Das Revisionsgericht teilt schließlich auch die Rechtsansicht des Berufungsgerichtes, daß die Handlungsweise des Beklagten sittenwidrig war, weil die Äußerung über das anlaufende Verfahren gegen den Kläger auf eigene, zum Zweck des Wettbewerbs unternommene Umtriebe unlauterer Art zurückzuführen ist.

Es liegen die Tatbestände der §§ 1 und 7 UWG. vor. Im übrigen genügt es, auf die Begründung des angefochtenen Urteils des Berufungsgerichtes zu verweisen. Bemerkt sei, daß von bloßen Abwehrmaßnahmen des Beklagten gegen eine unlautere Firmenverwendung oder ungehörige Geschäftspraktiken des Klägers nicht gesprochen werden kann. Denn allfälliger unlauterer Wettbewerb des Klägers gab dem Beklagten über das Recht zu angemessener Information der Kundschaft hinaus nicht die Befugnis, selbst unlautere Mittel im Wettbewerb anzuwenden (SZ. IX/287 und X/77).

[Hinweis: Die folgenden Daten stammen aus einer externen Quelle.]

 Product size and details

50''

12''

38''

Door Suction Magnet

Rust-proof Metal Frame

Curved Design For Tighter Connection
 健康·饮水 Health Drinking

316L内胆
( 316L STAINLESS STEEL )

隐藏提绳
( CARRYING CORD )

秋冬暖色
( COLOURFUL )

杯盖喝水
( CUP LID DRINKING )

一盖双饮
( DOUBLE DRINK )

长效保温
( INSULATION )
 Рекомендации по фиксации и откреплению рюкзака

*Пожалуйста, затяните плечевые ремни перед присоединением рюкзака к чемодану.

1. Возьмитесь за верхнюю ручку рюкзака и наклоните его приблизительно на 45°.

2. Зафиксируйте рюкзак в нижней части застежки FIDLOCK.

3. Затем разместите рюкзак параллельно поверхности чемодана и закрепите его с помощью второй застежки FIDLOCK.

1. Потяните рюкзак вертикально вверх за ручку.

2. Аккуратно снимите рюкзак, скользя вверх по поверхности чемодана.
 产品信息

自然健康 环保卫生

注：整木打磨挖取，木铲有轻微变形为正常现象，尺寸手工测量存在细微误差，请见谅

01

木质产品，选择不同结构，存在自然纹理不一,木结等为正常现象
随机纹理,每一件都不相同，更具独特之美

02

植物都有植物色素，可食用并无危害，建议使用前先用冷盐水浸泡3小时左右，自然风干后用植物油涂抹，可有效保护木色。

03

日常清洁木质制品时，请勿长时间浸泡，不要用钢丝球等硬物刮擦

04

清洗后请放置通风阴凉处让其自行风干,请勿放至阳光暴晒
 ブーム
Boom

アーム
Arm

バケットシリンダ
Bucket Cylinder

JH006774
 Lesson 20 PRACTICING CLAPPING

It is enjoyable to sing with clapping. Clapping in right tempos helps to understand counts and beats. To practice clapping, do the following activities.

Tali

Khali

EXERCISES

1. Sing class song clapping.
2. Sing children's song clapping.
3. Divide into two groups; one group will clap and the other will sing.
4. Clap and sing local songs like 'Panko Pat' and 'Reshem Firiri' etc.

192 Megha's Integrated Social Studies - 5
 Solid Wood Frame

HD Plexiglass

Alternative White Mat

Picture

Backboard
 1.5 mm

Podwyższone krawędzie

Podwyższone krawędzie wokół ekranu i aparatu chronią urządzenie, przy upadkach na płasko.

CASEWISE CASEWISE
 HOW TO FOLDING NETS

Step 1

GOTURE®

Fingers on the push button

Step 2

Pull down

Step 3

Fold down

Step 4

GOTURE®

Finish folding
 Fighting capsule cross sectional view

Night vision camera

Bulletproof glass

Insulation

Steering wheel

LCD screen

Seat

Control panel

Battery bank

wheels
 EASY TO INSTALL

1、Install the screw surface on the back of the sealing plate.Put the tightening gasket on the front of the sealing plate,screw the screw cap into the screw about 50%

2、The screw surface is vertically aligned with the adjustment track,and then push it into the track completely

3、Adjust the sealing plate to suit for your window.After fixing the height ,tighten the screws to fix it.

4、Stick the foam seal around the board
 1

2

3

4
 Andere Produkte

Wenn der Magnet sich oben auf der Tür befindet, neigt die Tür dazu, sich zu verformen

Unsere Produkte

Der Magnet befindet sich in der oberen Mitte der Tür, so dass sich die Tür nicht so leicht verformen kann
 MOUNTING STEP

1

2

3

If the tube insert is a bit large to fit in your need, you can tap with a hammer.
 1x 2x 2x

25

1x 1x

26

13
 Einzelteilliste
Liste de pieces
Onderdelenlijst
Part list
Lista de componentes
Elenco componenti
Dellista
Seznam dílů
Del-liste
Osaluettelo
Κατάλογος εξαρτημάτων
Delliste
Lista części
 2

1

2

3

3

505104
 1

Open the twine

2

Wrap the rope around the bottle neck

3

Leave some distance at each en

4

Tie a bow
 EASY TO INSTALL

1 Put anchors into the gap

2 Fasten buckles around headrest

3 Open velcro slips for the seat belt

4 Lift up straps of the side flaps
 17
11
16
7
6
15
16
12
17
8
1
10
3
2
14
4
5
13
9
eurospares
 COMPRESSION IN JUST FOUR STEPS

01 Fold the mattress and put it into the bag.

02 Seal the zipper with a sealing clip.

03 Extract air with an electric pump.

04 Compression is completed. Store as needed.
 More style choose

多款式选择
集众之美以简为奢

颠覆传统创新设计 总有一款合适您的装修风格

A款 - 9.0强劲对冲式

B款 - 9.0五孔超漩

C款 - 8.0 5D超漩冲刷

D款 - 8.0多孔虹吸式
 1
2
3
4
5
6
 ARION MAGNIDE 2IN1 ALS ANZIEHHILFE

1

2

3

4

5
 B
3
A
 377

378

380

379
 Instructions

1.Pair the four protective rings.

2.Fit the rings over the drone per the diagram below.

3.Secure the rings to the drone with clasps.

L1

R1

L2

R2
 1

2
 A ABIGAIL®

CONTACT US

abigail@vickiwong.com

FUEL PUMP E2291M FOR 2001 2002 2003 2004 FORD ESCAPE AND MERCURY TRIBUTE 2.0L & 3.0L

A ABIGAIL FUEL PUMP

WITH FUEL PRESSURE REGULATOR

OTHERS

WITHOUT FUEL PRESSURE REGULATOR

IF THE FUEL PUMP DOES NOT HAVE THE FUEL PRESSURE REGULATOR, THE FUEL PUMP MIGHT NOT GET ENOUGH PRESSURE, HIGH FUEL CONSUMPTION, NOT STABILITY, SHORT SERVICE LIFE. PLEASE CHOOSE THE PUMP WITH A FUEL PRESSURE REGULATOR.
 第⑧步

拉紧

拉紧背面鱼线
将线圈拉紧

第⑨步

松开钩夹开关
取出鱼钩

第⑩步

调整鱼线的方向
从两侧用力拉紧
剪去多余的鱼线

Soweit jedoch der Kläger die Befugnis zur Veröffentlichung des Urteils in zwei Zeitungen gemäß § 25 Abs. 4 UWG. begehrt, ist die Revision begrundet. Die Untergerichte haben die tatsächliche Weiterverbreitung des Inhalts des Rundschreibens durch dessen Empfänger nicht als erwiesen angenommen. Es besteht deshalb kein zureichender Grund, das Publikum, bei dem die Behauptungen des Beklagten keine Publizität erlangt haben, durch die Zeitung aufzuklären. In dieser Richtung liegt der Revisionsgrund der unrichtigen rechtlichen Beurteilung vor. Im übrigen war der Revision hingegen der Erfolg zu versagen.